# What you will do
Exactly how many lines below mention "common"? Answer with that number alone.

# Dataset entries
━━━━━━━━━━━━━━━━━━━━━━━━━━━━━━
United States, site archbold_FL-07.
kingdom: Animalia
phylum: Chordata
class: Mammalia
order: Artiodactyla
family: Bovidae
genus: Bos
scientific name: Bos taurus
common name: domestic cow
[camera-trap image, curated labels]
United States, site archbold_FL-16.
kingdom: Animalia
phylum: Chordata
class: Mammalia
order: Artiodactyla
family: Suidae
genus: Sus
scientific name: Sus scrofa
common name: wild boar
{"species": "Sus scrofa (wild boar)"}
━━━━━━━━━━━━━━━━━━━━━━━━━━━━━━
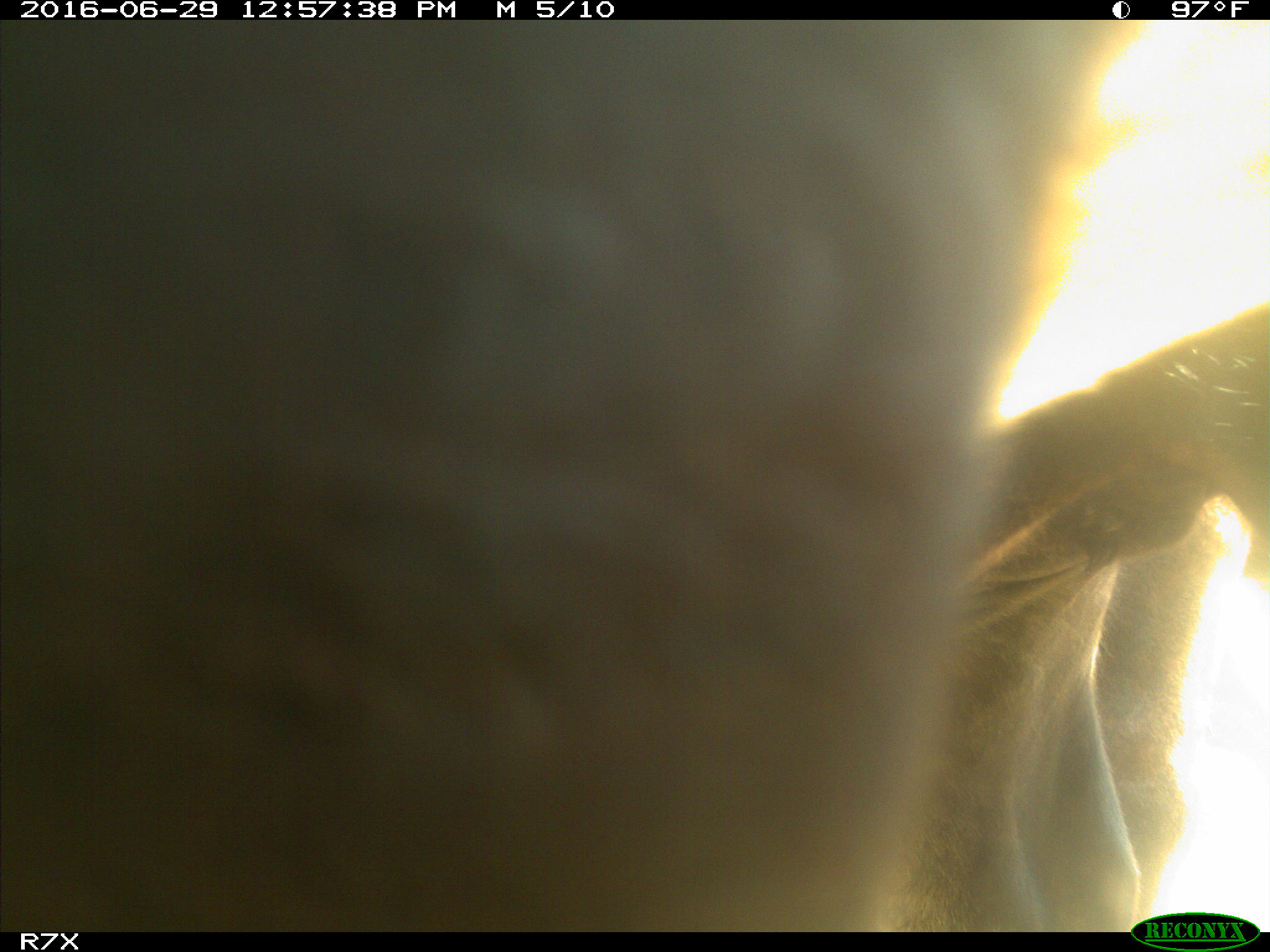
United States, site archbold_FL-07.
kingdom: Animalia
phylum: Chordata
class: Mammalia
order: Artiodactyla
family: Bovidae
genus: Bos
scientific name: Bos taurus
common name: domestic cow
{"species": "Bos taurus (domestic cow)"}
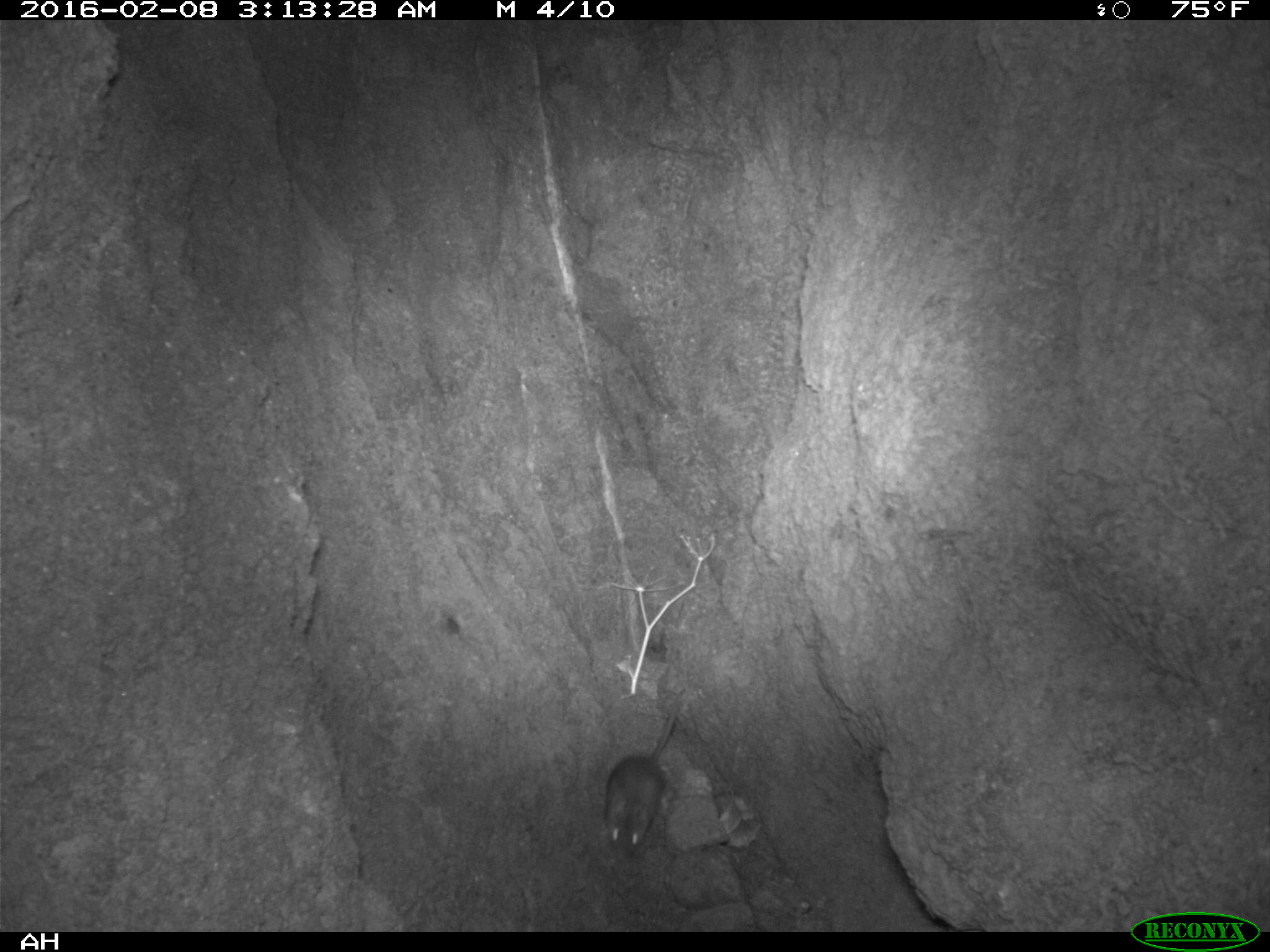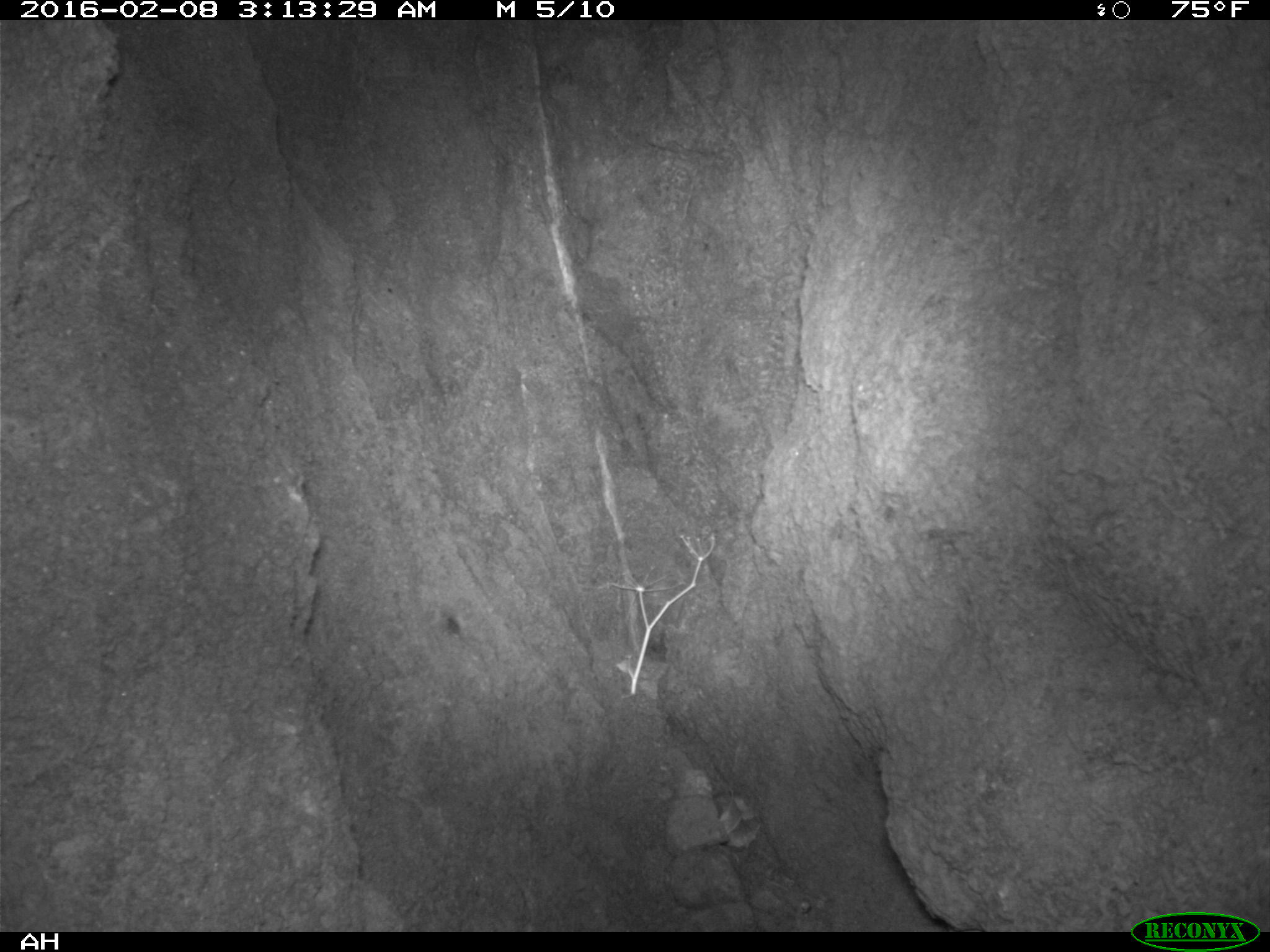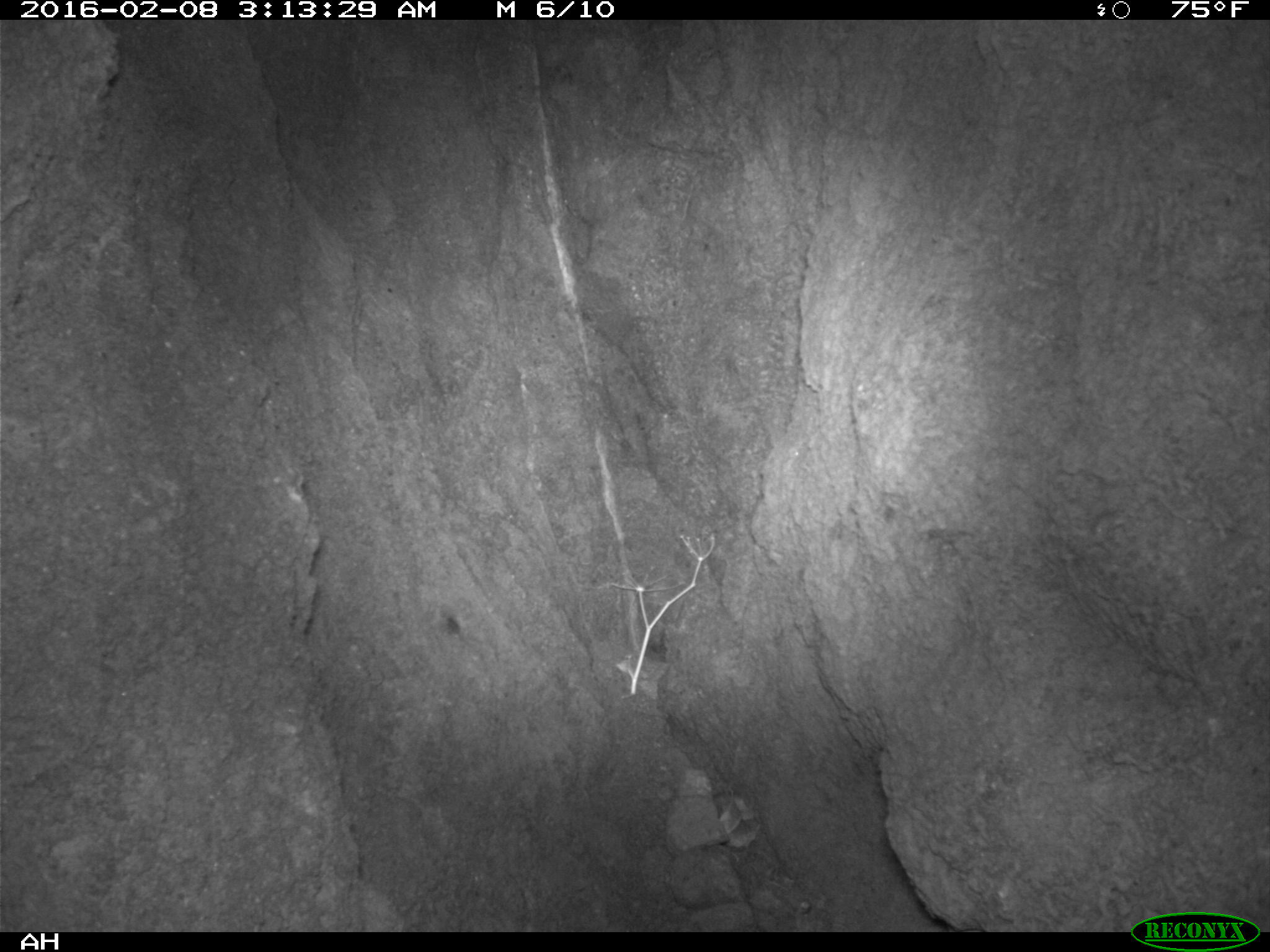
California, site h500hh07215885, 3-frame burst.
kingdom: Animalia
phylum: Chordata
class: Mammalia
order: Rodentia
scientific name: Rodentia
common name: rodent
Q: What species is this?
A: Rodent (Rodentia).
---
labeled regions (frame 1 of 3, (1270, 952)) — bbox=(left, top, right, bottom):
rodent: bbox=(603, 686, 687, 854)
━━━━━━━━━━━━━━━━━━━━━━━━━━━━━━
# Answer for this exercise
4